Book Read Free

With Her Last Breath

Page 33

by Cait London


  The kitchen door opened and Dante warily studied the people on the deck. “Can I come out now? Look what I baked—”

  Maggie waded through the tension on the deck to play hostess. From this point on, everyone had to make his own choices.

  “I’d like this recipe,” Lorna said, as Vinnie sucked the frosting off her fingertips.

  Nick groaned painfully and his stare accused Maggie. “I suppose before I do any finger licking, I will have to—”

  She held out her hand. “You’re right. You will have to kiss it. But right now, give me that key.”

  After a day of Nick’s frowning and gloomy silence, and visiting Lorna’s extensive cellar with him to keep peace, Maggie decided she needed a little space from brooding males, and her camper was like a cool, quiet oasis.

  Maggie ignored the big man on the deck. He paced, using his cordless telephone to make business calls and substitution offers—while he watched her unlock the camper.

  The hum of her tiny air conditioner was comforting, almost a melody as she settled down with a stack of women’s magazines. She smiled as she thought of Beth’s baby news and set forth to wallow in sloth with a cinnamon roll, chocolate milkshake, and salty munchie orgy.

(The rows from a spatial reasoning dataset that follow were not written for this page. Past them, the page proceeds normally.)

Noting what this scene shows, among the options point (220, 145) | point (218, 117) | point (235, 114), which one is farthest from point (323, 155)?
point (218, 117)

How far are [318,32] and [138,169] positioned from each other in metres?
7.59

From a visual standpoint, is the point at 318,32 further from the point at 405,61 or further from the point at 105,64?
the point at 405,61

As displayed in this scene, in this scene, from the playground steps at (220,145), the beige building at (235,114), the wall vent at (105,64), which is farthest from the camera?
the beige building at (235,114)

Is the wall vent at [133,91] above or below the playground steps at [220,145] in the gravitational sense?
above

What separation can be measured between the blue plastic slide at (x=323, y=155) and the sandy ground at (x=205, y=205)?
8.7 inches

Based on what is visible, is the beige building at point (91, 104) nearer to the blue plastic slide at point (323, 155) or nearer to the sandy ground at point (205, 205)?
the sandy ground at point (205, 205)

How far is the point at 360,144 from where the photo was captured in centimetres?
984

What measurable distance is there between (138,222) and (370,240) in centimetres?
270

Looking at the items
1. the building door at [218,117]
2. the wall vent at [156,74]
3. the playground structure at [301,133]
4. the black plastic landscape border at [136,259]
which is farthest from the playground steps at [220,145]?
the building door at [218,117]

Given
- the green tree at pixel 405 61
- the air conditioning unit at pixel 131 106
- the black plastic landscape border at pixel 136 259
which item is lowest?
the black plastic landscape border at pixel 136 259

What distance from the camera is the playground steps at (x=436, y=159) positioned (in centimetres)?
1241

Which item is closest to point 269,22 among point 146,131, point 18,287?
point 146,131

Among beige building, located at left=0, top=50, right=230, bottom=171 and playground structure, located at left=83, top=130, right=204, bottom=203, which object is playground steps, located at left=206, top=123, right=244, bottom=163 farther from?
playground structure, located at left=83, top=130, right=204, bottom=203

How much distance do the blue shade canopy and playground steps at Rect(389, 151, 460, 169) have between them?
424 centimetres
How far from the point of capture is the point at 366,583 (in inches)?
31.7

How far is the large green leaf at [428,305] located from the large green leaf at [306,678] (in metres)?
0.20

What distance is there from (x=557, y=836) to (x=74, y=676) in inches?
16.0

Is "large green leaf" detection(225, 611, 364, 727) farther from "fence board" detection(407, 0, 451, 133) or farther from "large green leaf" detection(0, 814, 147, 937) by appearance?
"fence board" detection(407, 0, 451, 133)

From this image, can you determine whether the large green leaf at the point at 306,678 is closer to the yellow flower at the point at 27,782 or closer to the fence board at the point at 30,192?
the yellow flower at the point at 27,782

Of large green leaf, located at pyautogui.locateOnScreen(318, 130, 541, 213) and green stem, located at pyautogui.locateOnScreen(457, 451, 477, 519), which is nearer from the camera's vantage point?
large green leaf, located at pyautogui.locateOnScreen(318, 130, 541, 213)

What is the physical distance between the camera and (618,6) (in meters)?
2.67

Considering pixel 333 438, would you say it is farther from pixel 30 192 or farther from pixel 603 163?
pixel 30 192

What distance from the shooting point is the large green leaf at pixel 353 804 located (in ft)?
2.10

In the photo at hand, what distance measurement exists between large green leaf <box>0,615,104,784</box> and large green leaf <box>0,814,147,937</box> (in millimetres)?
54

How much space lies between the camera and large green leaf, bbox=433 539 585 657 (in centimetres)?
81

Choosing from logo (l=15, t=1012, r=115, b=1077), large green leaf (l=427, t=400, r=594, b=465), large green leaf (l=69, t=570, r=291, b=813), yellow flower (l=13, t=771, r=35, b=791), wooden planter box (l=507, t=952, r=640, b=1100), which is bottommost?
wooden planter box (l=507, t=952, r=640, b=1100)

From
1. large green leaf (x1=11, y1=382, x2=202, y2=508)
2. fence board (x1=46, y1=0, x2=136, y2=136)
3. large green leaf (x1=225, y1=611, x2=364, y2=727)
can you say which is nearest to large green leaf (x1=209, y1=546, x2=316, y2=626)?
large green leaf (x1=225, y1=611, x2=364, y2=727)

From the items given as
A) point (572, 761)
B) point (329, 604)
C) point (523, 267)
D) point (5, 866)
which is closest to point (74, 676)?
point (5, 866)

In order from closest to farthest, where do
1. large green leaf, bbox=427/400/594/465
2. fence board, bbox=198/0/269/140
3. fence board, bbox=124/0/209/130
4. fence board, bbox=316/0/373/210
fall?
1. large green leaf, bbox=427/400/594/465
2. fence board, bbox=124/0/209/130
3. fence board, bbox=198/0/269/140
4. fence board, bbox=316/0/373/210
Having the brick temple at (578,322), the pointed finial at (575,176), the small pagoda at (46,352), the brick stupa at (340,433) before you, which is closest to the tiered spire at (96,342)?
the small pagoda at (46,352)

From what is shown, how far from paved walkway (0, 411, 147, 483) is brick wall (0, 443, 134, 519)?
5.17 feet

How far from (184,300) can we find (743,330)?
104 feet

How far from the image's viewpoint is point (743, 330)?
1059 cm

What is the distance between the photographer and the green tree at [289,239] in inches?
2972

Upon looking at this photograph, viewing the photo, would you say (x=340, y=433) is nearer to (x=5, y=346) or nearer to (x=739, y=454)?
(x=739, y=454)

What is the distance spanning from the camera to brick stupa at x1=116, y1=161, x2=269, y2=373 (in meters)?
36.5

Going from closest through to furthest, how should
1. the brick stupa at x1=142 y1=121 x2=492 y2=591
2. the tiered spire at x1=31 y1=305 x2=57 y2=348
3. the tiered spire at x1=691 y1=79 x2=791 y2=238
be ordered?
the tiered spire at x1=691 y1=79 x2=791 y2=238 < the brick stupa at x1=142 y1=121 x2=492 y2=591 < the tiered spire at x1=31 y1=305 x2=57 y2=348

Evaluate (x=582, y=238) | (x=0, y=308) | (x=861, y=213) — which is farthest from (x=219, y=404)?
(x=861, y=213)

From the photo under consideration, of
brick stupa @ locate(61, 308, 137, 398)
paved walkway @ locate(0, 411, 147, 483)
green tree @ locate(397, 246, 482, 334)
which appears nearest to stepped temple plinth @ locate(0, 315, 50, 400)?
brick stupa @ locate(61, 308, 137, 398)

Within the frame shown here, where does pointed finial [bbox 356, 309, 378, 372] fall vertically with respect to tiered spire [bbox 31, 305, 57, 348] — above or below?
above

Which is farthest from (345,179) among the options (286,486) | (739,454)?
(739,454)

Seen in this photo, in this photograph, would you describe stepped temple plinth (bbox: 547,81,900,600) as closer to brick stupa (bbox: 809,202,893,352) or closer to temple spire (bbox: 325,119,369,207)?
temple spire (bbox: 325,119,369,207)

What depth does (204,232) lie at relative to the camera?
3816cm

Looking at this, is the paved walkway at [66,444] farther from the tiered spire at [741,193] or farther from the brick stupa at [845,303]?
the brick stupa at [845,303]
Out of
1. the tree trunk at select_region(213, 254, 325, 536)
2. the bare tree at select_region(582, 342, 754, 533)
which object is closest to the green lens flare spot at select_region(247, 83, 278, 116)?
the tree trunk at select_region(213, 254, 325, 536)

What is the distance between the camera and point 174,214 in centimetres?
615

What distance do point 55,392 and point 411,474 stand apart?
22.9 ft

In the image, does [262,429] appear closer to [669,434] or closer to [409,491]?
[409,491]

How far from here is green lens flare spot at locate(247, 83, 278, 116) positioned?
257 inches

She totally deserved every calorie.

  The knock on her door was ominous. “Yes?”

  Scout whined softly, and her pleading look said her buddy Nick was at the door.

  “Are you coming out?”

  “I don’t have any plans at the moment.”

  “Make plans.”

  She waited, letting him think over the pushy male routine. “What was that again?”

  The long silence said Nick was thinking very hard. “Thanks for helping,” he said finally.

  “You’re welcome.”

  “Would you open this door?”

  “It’s locked, like you told me to.” With a sigh, Maggie rose from her luxurious peace and potato chip sloth, and opened the door to Nick.

  He looked tired and wary as he thrust a bouquet of roses at her. “Celeste’s plants miss you. So do I. How long are you going to stay in here?”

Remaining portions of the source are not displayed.